Last week, London-based Fasanara Capital announced a new $350m fintech and crypto fund, providing traditional equity to companies from early stage to Series A. Seed and pre-seed will typically be $500k and Series A tickets will be $5m-10m. Fasnara plans to invest in more than 50 companies with the new fund, the bulk of which are European, with a 70:30 fintech to crypto spliy. Most of its deal pipeline is already in place, and by the end of the year all the fresh capital will be deployed. We caught up with Fasanara’s CEO Francesco Filia to talk about the timing of its launch.
Why launch now?
We’re veterans when it comes to investing in both crypto and fintech — we’ve done crypto for the last five years in open-ended funds, and fintech in open ended transfers for the last eight. Our narrow focus is on fintech lending and crypto trading.
Crypto's had a difficult few weeks, just as you’re launching a new fund for the sector. As an investor, do you worry about what’s happening?
I think what’s happening right now is natural, beneficial and inevitable. It takes a bit of steam off things and will help us differentiate between the good guys and the bad guys — the companies that were a fragile construct riding the hype, and the companies that took a long-term approach as builders. Fintech and crypto are early asset classes, particularly crypto which is more or less the work of the last five years. Stablecoins themselves are a recent experiment. So it’s only natural that when there is demand there is an attack. And I think it will be beneficial later on in the medium to long-term, because it will expose the weakest branches and protocols, and leave the more robust ones for institutional adoption. The game plan for crypto has always been the same: to be recognised as a proper asset class once the regulation is available. This can’t happen across the board. It can happen only for the best projects, the best protocols, the best coins, the best gains, etc.
You’re accountable to your LPs and you have to deploy this capital. Do you think there are enough of these “good guys” out there to do so?
The vast majority of our investors are the largest institutions in Europe like pension funds and insurance companies. I think there are enough good guys out there if your ecosystem is able to capture them. We have a global footprint from our other operations and we’re able to intersect a lot of deals to pick the best ones. Also, at a moment like this you’re not in an auction environment. You have more time to cut your deals properly, to design them and to negotiate your terms, and you have fewer competitors around.

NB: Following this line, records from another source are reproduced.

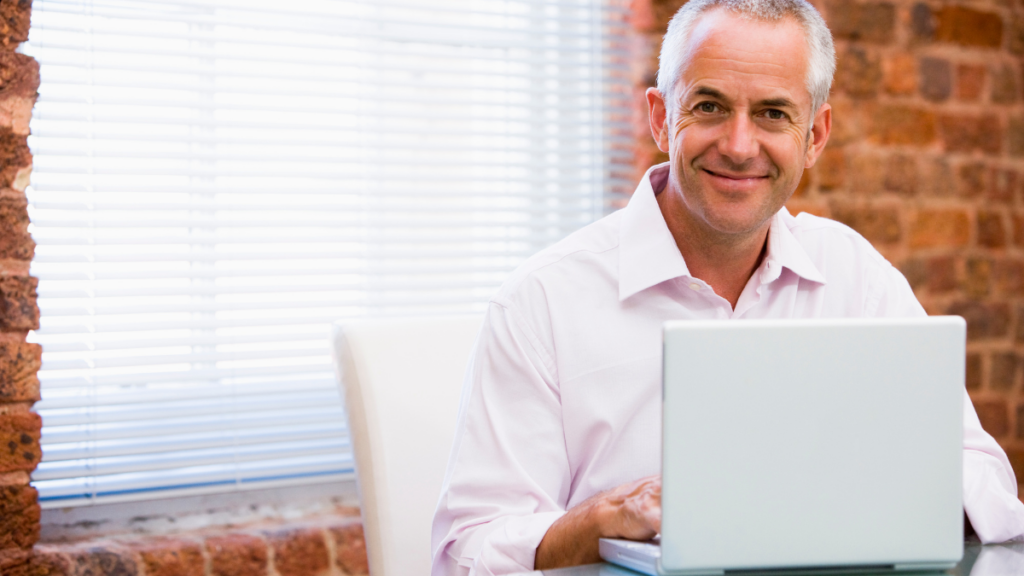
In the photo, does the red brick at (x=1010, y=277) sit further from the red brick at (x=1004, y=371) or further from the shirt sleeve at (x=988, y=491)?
the shirt sleeve at (x=988, y=491)

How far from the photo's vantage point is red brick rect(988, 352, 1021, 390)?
2463mm

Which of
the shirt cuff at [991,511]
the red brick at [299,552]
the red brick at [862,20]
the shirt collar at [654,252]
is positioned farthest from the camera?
the red brick at [862,20]

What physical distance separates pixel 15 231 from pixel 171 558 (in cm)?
70

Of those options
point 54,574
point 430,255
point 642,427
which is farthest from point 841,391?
point 54,574

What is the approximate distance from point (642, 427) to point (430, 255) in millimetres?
967

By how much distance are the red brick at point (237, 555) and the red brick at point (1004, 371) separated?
2.00 metres

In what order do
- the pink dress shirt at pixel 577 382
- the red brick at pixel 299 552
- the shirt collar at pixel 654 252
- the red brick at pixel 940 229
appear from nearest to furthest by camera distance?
the pink dress shirt at pixel 577 382 → the shirt collar at pixel 654 252 → the red brick at pixel 299 552 → the red brick at pixel 940 229

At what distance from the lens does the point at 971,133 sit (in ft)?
8.07

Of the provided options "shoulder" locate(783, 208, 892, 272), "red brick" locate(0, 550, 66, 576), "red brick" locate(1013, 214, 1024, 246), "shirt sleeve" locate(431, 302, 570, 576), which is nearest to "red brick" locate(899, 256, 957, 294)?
"red brick" locate(1013, 214, 1024, 246)

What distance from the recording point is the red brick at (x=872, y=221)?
2.35 m

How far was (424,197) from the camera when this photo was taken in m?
2.09

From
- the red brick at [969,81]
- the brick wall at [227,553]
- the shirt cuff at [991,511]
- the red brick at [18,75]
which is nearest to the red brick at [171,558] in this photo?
the brick wall at [227,553]

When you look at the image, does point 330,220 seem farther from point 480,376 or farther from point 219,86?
point 480,376

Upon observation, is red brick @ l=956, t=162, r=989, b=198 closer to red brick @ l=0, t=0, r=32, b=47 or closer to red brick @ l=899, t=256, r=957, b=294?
red brick @ l=899, t=256, r=957, b=294
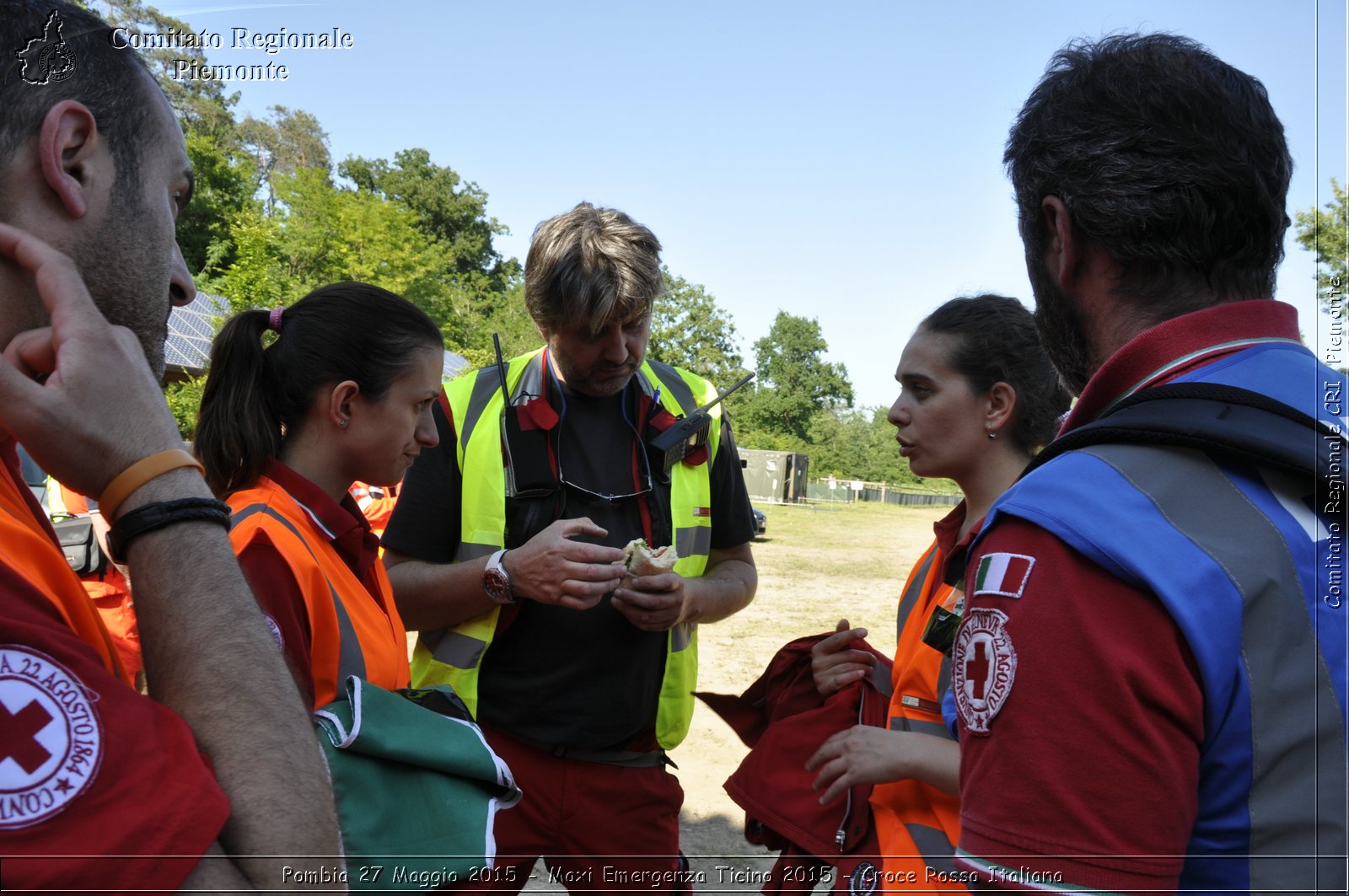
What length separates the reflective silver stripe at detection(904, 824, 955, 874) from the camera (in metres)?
2.09

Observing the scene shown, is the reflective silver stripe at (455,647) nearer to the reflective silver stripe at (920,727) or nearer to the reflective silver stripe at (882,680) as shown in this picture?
the reflective silver stripe at (882,680)

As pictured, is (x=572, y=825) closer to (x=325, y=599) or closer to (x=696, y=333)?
(x=325, y=599)

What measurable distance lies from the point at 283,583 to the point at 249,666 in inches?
37.3

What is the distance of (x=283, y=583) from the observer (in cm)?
202

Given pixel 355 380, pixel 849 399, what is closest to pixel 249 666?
pixel 355 380

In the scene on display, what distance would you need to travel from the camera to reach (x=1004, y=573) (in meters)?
1.31

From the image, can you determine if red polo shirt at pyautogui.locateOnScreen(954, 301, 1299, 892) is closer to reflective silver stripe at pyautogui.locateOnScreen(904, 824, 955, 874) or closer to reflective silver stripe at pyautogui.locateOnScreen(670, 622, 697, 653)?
reflective silver stripe at pyautogui.locateOnScreen(904, 824, 955, 874)

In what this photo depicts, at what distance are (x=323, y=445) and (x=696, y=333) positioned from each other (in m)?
58.3

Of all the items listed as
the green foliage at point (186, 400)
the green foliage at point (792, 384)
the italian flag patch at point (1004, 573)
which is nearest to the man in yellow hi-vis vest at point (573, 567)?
the italian flag patch at point (1004, 573)

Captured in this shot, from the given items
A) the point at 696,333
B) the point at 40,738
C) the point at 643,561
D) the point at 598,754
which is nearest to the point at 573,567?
the point at 643,561

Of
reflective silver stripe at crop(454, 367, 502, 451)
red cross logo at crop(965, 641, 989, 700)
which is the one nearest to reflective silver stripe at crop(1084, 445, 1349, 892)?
red cross logo at crop(965, 641, 989, 700)

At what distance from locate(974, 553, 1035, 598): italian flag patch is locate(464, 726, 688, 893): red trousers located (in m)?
2.11

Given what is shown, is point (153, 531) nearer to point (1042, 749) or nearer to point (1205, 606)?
point (1042, 749)

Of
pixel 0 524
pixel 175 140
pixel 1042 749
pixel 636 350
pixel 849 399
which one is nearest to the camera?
pixel 0 524
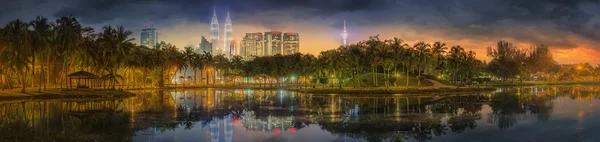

There is still lots of competition for the best companies, but if you’re a long-term player, this is the ideal environment for you now.
What advice are you giving to the companies on your radar and in your portfolio about navigating the current climate?
Look for early-stage profitability. Don’t think that you can throw money to make money. Too many think that growth comes from marketing expenses but long gone are the days where you can do that; the market is more severe and judgmental. Investors want to see the business model working earlier rather than later. You need to make sure that you can skip a round or two and still survive. So the cash burn is key to watch. Think of profitability, sustainability and cash burn — you need enough dry powder for a rainy day.
It’s inevitable that you will see more failures and more layoffs in an attempt to avoid failure. This is nothing new — it’s been happening over and over again. This cycle is not over. I think there was a lot of steam to be taken off at the top. Covid just created a bubble that delayed the readjustment by a couple of years because of the liquidity injections by central banks. But at the end of the day this is just one market episode. The endgame is still intact. This cathartic moment will weed the bad guys out and make the sector more resilient. Whatever is left after is to the benefit of the end game.